▶ **YOUR INSTRUCTIONS**
Restate every line of the data word for word, except for the images.
---- TASK INPUT
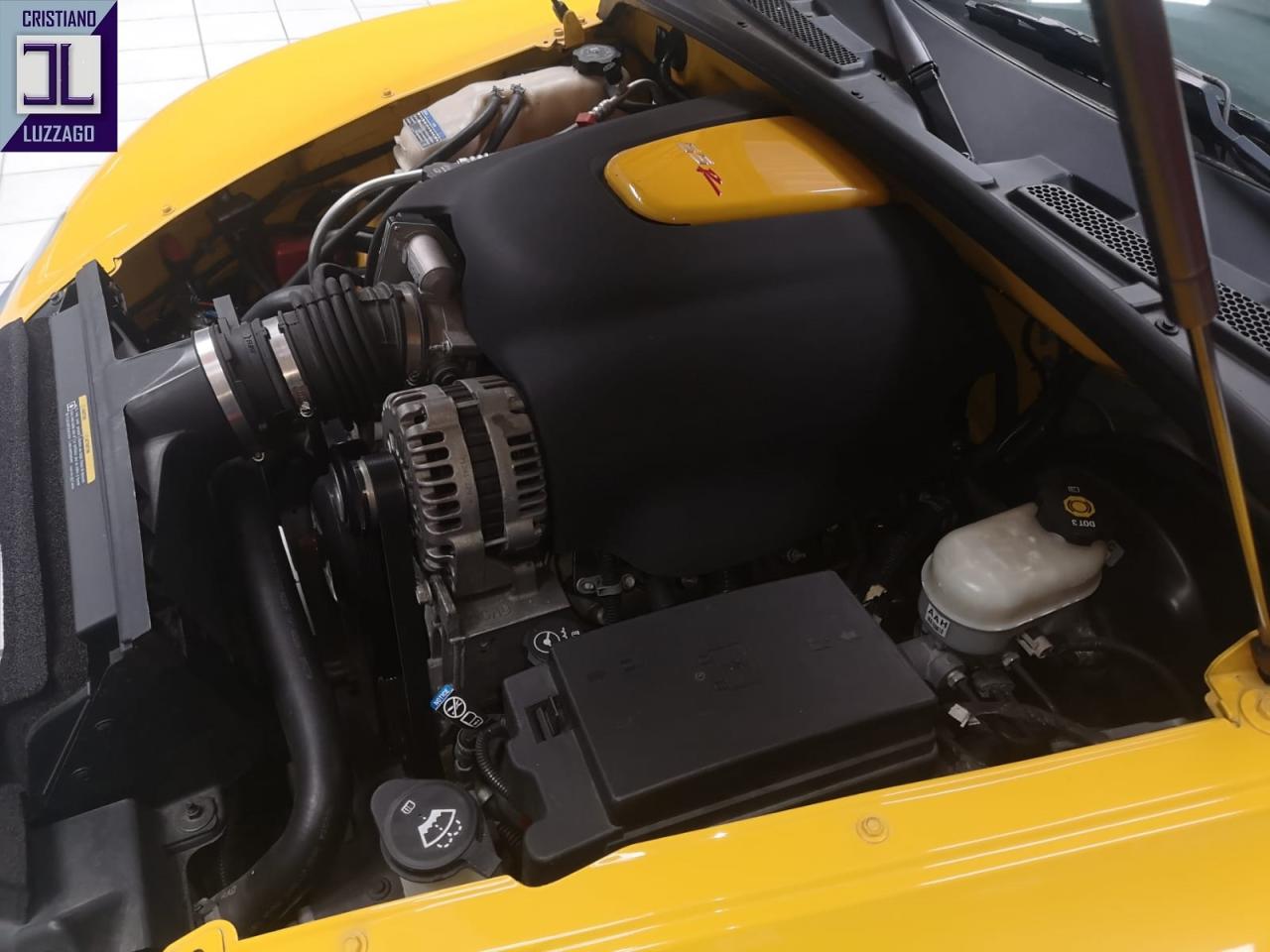 2005 Chevrolet Super Sport Roadster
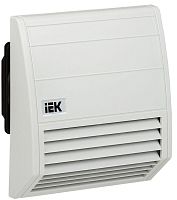 Вентилятор с фильтром 102куб.м/час IP55 | код YCE-FF-102-55 | IEK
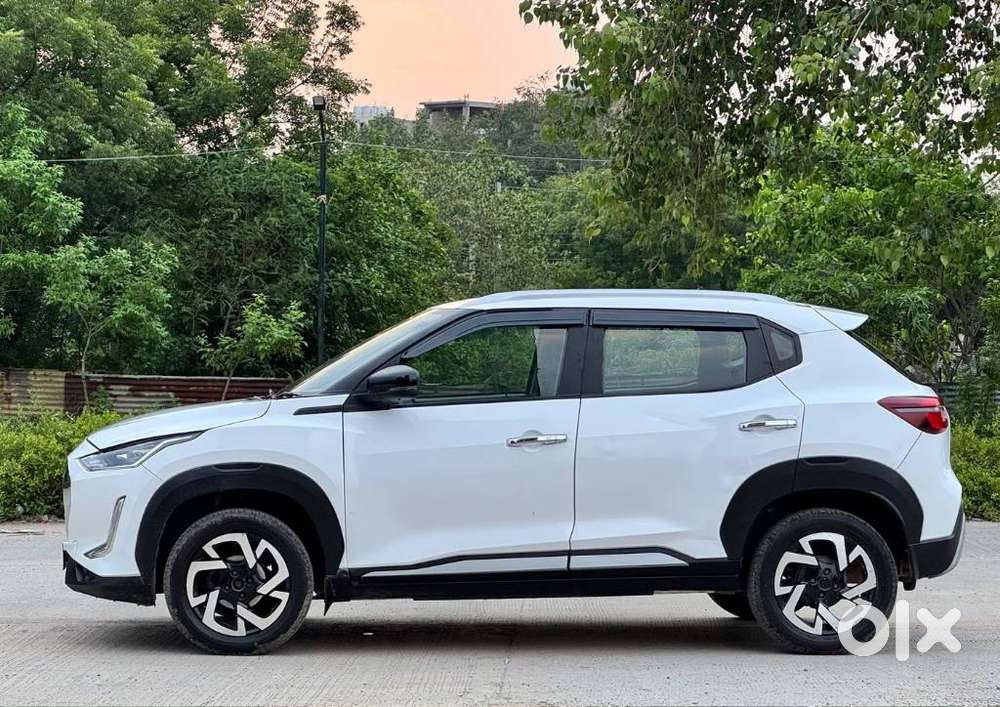 Nissan Magnite 1.0 Xv, 2021, Petrol
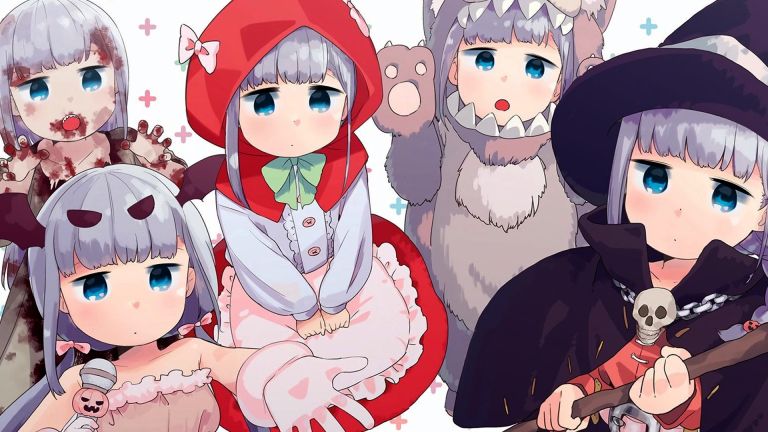 El manga Aharen-san wa Hakarenai tendrá adaptación al anime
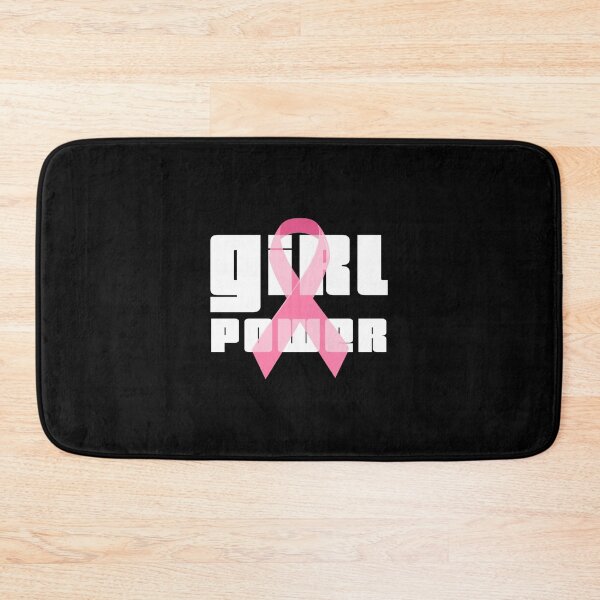 Item preview, Girl Power Breast Cancer Awareness  designed and sold by KoolMoDee.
--------
▶ **YOUR RESPONSE**
 2005 Chevrolet Super Sport Roadster
 Вентилятор с фильтром 102куб.м/час IP55 | код YCE-FF-102-55 | IEK
 Nissan Magnite 1.0 Xv, 2021, Petrol
 El manga Aharen-san wa Hakarenai tendrá adaptación al anime
 Item preview, Girl Power Breast Cancer Awareness  designed and sold by KoolMoDee.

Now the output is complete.